Validator client doesn't crash due to unresponsive beacon node. #1743

g-r-a-n-t · 2020-05-25T00:48:58Z

Closes #1737

What was wrong?

The validator client would crash if a request to a beacon node failed.

How was it fixed?

The validator client catches these exceptions and logs a warning instead of crashing.

To-Do

Clean up commit history

Add entry to the release notes

Cute Animal Picture

Cleaner exception handling. removed extra space removed extra space lint

cburgdorf · 2020-05-25T08:15:22Z

eth2/validator_client/duty_scheduler.py

+                duty.tick_for_execution.slot,
+                duty.committee_index,
+            )
+        except OSError as err:


I'm not very familiar with the eth2 code but I just want to note that generally catching OSError in that way may lead to accidentally catching a whole range of unrelated errors which can make debugging harder.

If we have to catch the OSError then maybe we just catch it here and re-raise it as a more specific error.

trinity/eth2/validator_client/beacon_node.py

Lines 50 to 51 in 32f5231

except OSError:

raise

Something like BeaconNodeUnresponsive or I actually wonder if that one would even qualify as a TimeoutError 🤔

Makes sense. I'm assuming this applies to _post_json as well, so I've updated that too.

OSError is along the exception chain when the tcp connection cannot be made -- if there is a more specific exception then let's use that.

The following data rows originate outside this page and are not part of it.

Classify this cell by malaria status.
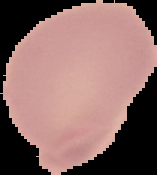

It is uninfected.

Cell region segmented out of the field of view; the surrounding area is masked to black. Image is 157×175 pixels. From a thin blood film.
Name the parasite shown.
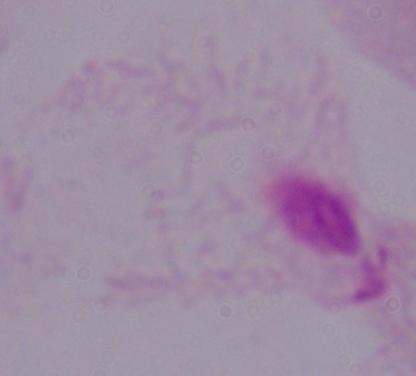

This is a trichomonad.

modality = photomicrograph
magnification = 1000x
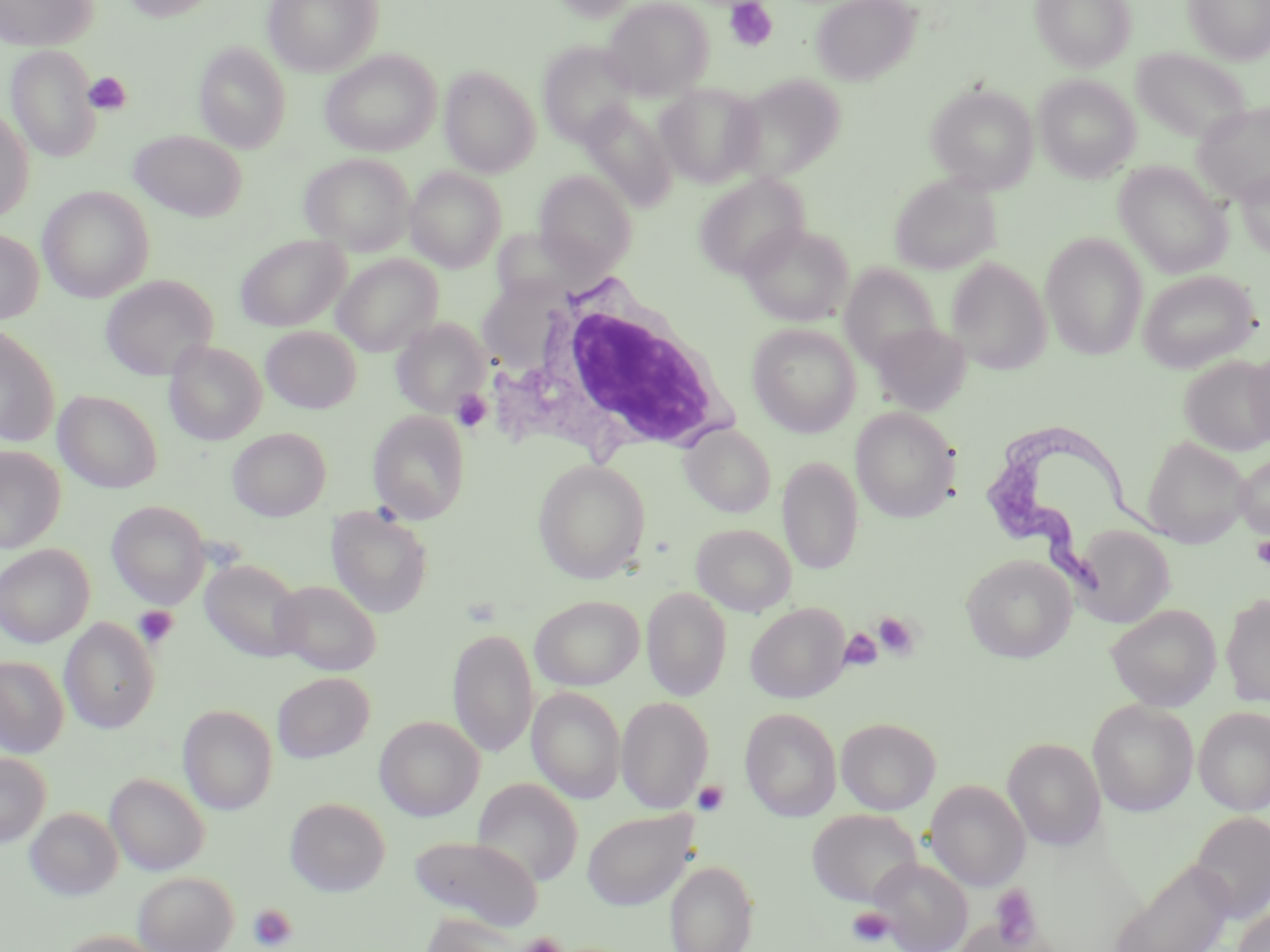

slide-level diagnosis = Trypanosoma brucei
stain = May-Grünwald-Giemsa
field of view = single
modality = light microscopy
uninfected red blood cell locations = approximate bounding boxes as [x1, y1, x2, y2] in pixels: [0, 0, 99, 51], [120, 0, 221, 22], [263, 0, 384, 76], [550, 0, 642, 22], [603, 0, 714, 99], [811, 0, 921, 86], [1031, 0, 1137, 71], [1184, 0, 1270, 64], [194, 42, 291, 153], [537, 42, 643, 147], [4, 44, 101, 162], [1131, 47, 1252, 145], [320, 50, 441, 157], [439, 66, 540, 177], [728, 72, 846, 182], [1035, 75, 1140, 181], [656, 82, 765, 187], [926, 82, 1039, 193], [579, 101, 677, 211], [1193, 101, 1270, 206], [0, 107, 34, 222], [128, 130, 246, 222], [300, 153, 415, 255], [1114, 161, 1232, 277], [405, 167, 506, 272], [1234, 167, 1270, 260], [534, 171, 636, 275], [694, 173, 809, 280], [889, 174, 1000, 275], [38, 186, 154, 302], [739, 223, 854, 326], [489, 227, 595, 304], [0, 228, 43, 325], [1040, 233, 1148, 360], [236, 234, 350, 332], [333, 254, 444, 356], [946, 257, 1051, 375], [840, 263, 942, 369], [1138, 270, 1260, 372], [100, 275, 218, 381], [391, 318, 491, 417], [869, 322, 972, 416], [0, 323, 59, 447], [747, 323, 861, 437], [261, 326, 361, 413], [164, 340, 266, 445], [1246, 347, 1270, 449], [1180, 356, 1270, 456], [54, 390, 163, 494], [850, 407, 960, 522], [369, 410, 469, 524], [680, 423, 775, 517], [227, 427, 331, 521], [1142, 436, 1251, 547], [0, 445, 66, 553], [1233, 451, 1270, 541], [778, 455, 863, 575], [533, 459, 650, 582], [107, 501, 209, 608], [326, 505, 434, 618], [691, 523, 797, 616], [1071, 524, 1175, 628], [0, 544, 95, 647], [960, 554, 1077, 662], [199, 558, 305, 662], [272, 579, 382, 676], [642, 586, 732, 701], [1220, 593, 1270, 707], [530, 595, 644, 690], [746, 603, 849, 703], [1105, 604, 1221, 711], [59, 617, 159, 733], [448, 628, 538, 758], [0, 656, 69, 757], [272, 671, 375, 763], [527, 687, 626, 804], [616, 696, 714, 814], [1087, 699, 1199, 816], [177, 704, 278, 814], [1194, 706, 1270, 815], [739, 707, 842, 821], [374, 716, 484, 821], [836, 717, 940, 815], [1003, 737, 1106, 851], [0, 752, 51, 848], [105, 772, 209, 876], [472, 778, 583, 886], [925, 780, 1030, 891], [285, 797, 390, 897], [25, 806, 123, 900], [582, 808, 698, 911], [807, 809, 923, 908], [1189, 810, 1270, 924], [409, 835, 543, 931], [868, 857, 973, 952], [1109, 859, 1237, 952], [665, 860, 758, 952], [133, 871, 238, 952], [1233, 908, 1270, 952], [419, 917, 524, 952], [953, 918, 1039, 952], [51, 930, 169, 952]
preparation = thin blood smear
Trypanosoma brucei locations = approximate bounding boxes as [x1, y1, x2, y2] in pixels: [979, 419, 1186, 599]
image size = 1270×952 pixels
magnification = 1000x
platelet locations = approximate bounding boxes as [x1, y1, x2, y2] in pixels: [725, 1, 777, 52], [84, 72, 131, 115], [451, 389, 492, 433], [1252, 536, 1270, 569], [133, 605, 179, 648], [873, 611, 921, 660], [839, 628, 882, 671], [692, 779, 730, 817], [989, 884, 1041, 947], [248, 903, 298, 951], [848, 906, 896, 947], [517, 933, 566, 952]
white blood cell locations = approximate bounding boxes as [x1, y1, x2, y2] in pixels: [488, 282, 735, 469]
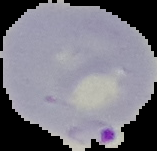 Malaria status: parasitized. Image is 157×151 pixels. From a thin blood film. Cell region segmented out of the field of view; the surrounding area is masked to black.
Report the malaria status of this cell.
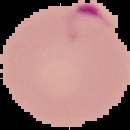
Parasitized.

image type = cell region segmented out of the field of view; surrounding area masked to black
preparation = thin blood smear
image size = 130×130 pixels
Name the parasite shown.
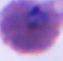

Plasmodium.

modality: micrograph
magnification: 400x or 1000x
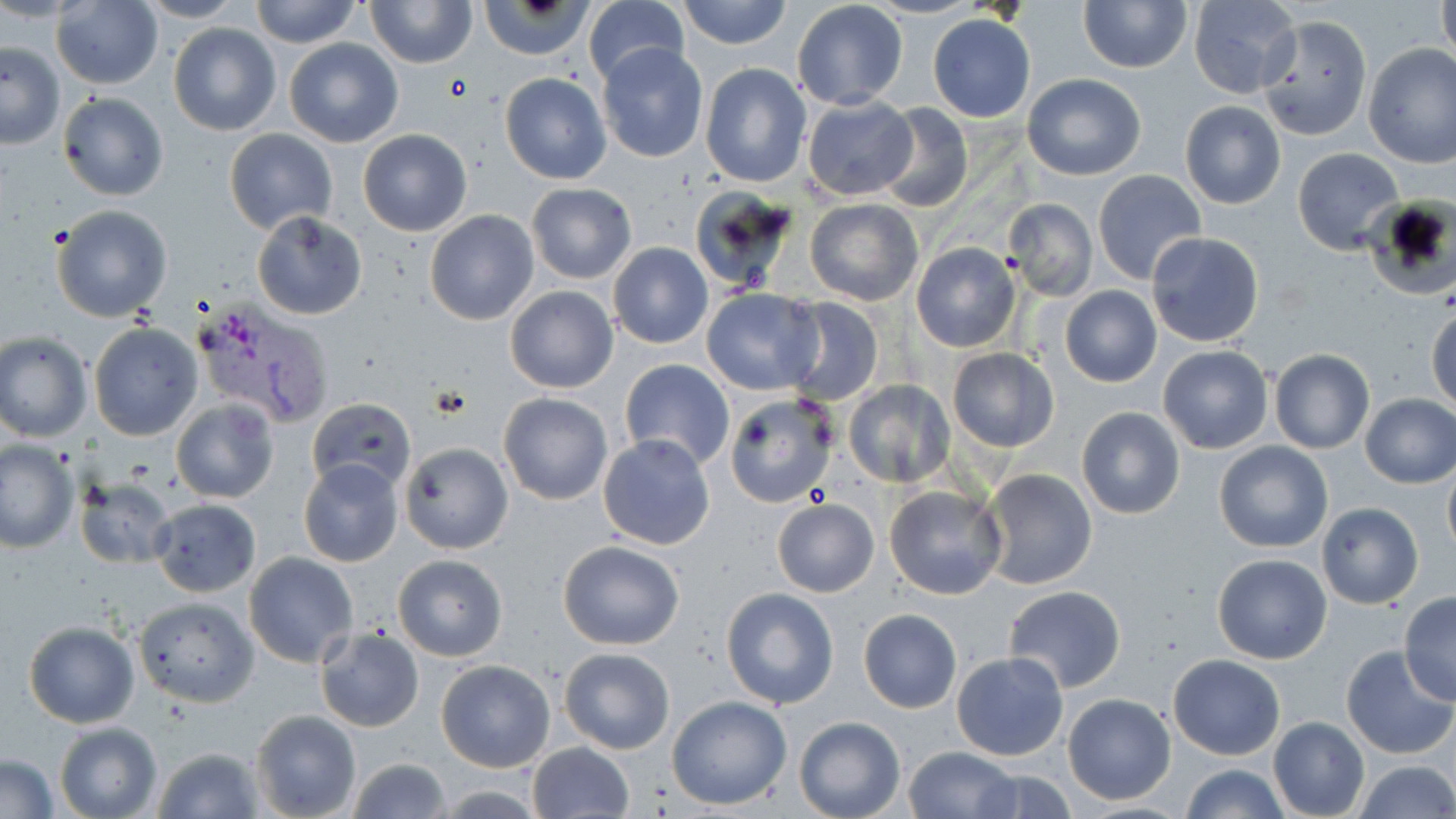
Summary:
  - Coordinate format: approximate bounding boxes as (x1,y1)-(x2,y2) corner pairs in pixels
  - Uninfected red blood cell locations: (249,0)-(362,49), (364,0)-(477,68), (583,0)-(689,88), (677,0)-(791,50), (867,0)-(982,20), (1080,0)-(1192,73), (1188,0)-(1301,98), (135,1)-(244,24), (791,1)-(908,110), (1437,1)-(1456,62), (50,2)-(165,88), (482,2)-(591,59), (928,14)-(1035,122), (1257,16)-(1372,141), (168,23)-(281,135), (284,39)-(403,148), (1,42)-(66,150), (1362,42)-(1456,167), (597,44)-(708,162), (700,62)-(810,188), (499,72)-(611,184), (1021,72)-(1146,180), (58,91)-(169,201), (802,95)-(919,202), (1180,101)-(1286,210), (874,103)-(973,214), (223,128)-(338,235), (359,129)-(472,237), (1293,147)-(1405,257), (1092,169)-(1207,284), (525,182)-(637,284), (688,186)-(800,297), (1363,197)-(1455,301), (1002,198)-(1098,301), (805,199)-(923,306), (50,203)-(173,322), (251,210)-(368,320), (424,210)-(540,326), (1146,231)-(1265,349), (609,242)-(713,348), (911,243)-(1021,353), (505,285)-(618,393), (1059,286)-(1162,387), (701,287)-(824,395), (780,297)-(885,406), (1428,307)-(1455,413), (89,322)-(203,441), (0,331)-(91,442), (1158,345)-(1273,454), (947,348)-(1059,452), (1270,349)-(1374,453), (620,358)-(735,471), (844,380)-(956,487), (1360,392)-(1456,488), (498,393)-(614,506), (727,393)-(841,508), (170,398)-(279,504), (307,399)-(415,493), (1076,406)-(1185,520), (598,435)-(716,551), (1,439)-(78,552), (399,441)-(513,554), (1213,441)-(1333,553), (298,459)-(403,568), (1442,461)-(1456,558), (978,468)-(1100,591), (74,476)-(177,568), (884,484)-(1007,600), (148,498)-(260,597), (772,498)-(879,598), (1316,502)-(1424,609), (557,539)-(686,651), (243,553)-(358,669), (1212,553)-(1332,664), (393,554)-(507,661), (1003,585)-(1126,693), (722,587)-(839,710), (1399,593)-(1456,705), (132,596)-(258,706), (858,610)-(962,712), (23,619)-(139,728), (314,626)-(424,732), (1341,646)-(1454,759), (559,648)-(675,752), (951,652)-(1069,761), (1168,653)-(1285,760), (435,659)-(556,772), (1063,694)-(1175,803), (667,695)-(791,810), (250,710)-(362,819), (793,717)-(904,819), (1267,717)-(1369,818), (53,721)-(163,819), (527,742)-(634,818), (151,744)-(263,818), (903,747)-(1020,819), (1,754)-(60,817), (344,757)-(453,819), (1350,759)-(1456,818), (1182,764)-(1289,819), (969,766)-(1075,819), (426,785)-(553,817)
  - Plasmodium vivax-infected red blood cell locations: (196,296)-(335,427)
  - Slide-level diagnosis: Plasmodium vivax
  - Preparation: thin blood smear
  - Magnification: 1000x
  - Field of view: one of a larger specimen
  - Stain: May-Grünwald-Giemsa
  - Image size: 1456×819 pixels
  - Modality: optical microscopy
State which parasite is depicted.
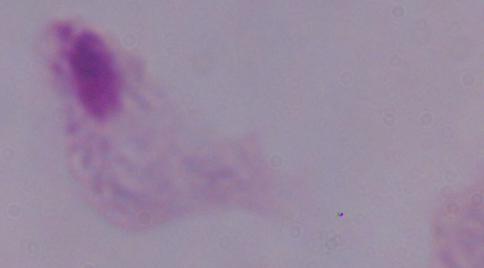
A trichomonad.

modality: micrograph
magnification: 1000x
Identify the blood parasite species.
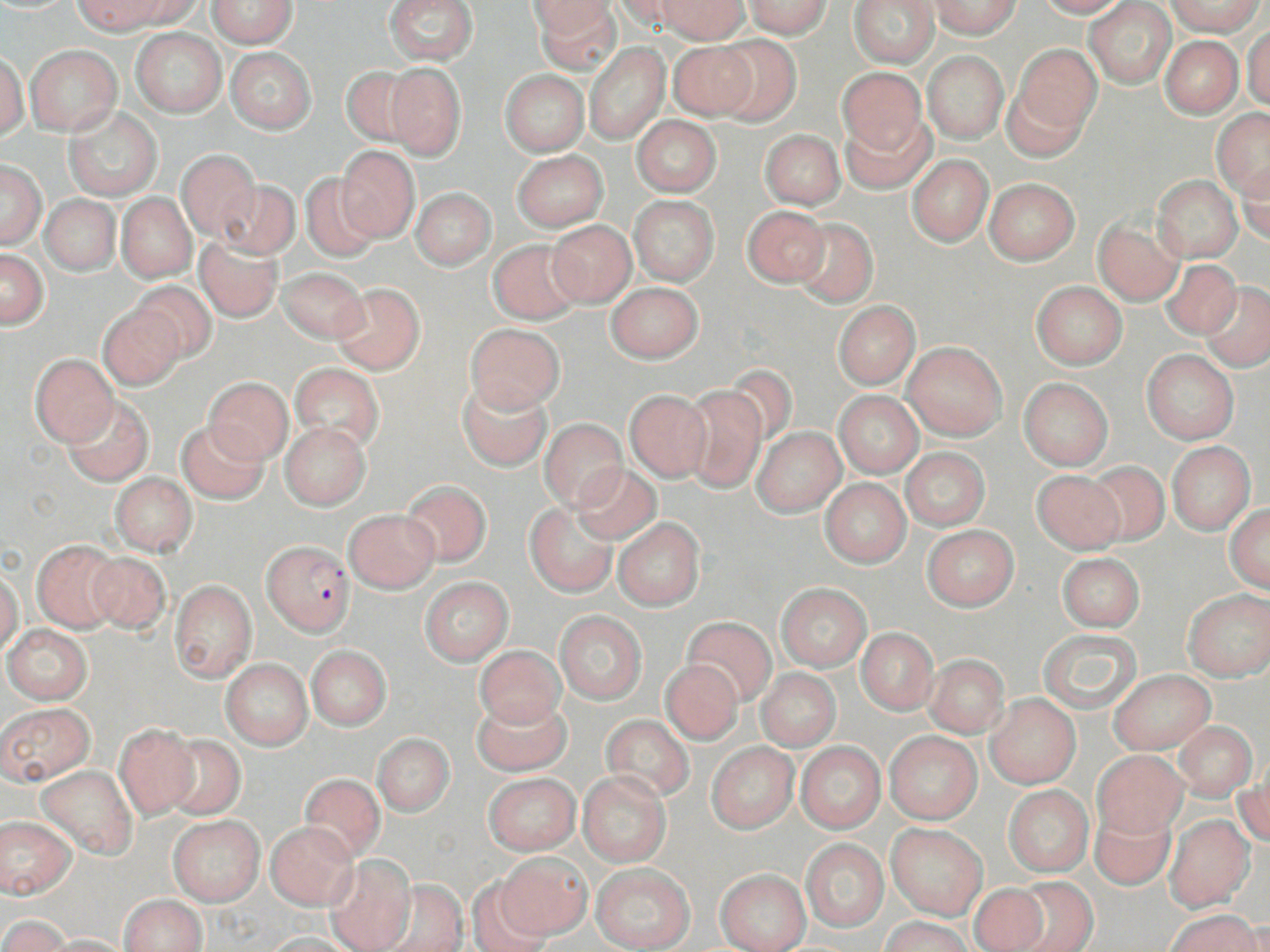
Plasmodium falciparum.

the context here is that the validator client will try to dial the beacon node host and if the port isn't open (or also i imagine the ip is not reachable) then we get an exception. it is definitely worth looking into a more specific exception for this case

the context here is that the validator client will try to dial the beacon node host and if the port isn't open (or also i imagine the ip is not reachable) then we get an exception

Correct, which is why something like BeaconNodeUnreachable or TimeoutError seems more suitable to be used across multiple callsites. Because catching OSError among many callsites may accidentially catch unrelated errors.

The current state of the PR reflects the idea of turning the OSError early into a TimeoutError but I'm not 100 % sold on the idea (even though I brought it up). I think creating a custom BeaconNodeUnreachable (derived from BaseTrinityError) may be the most straight forward.

I suppose TimeoutError would be misleading. As Alex noted, the node could be offline or running at a different address and therefore unreachable, which is probably going to be the case most of the time. I think BeaconNodeUnreachable is clearer, but might be misleading if the request has actually timed out or returned a server error. Maybe we should go with BeaconNodeRequestFailed?

I'm fine with BeaconNodeRequestFailed 👍

ralexstokes

the general concern i have with this approach is that it leaks details about the beacon node into the rest of the validator client.

we have to now find all the current (and future!) places where we call the beacon_node and make sure to catch a possible failure.

this is error prone -- for example if we merge this in we will have to install the same error handler for the block proposal duty in duty_scheduler.py.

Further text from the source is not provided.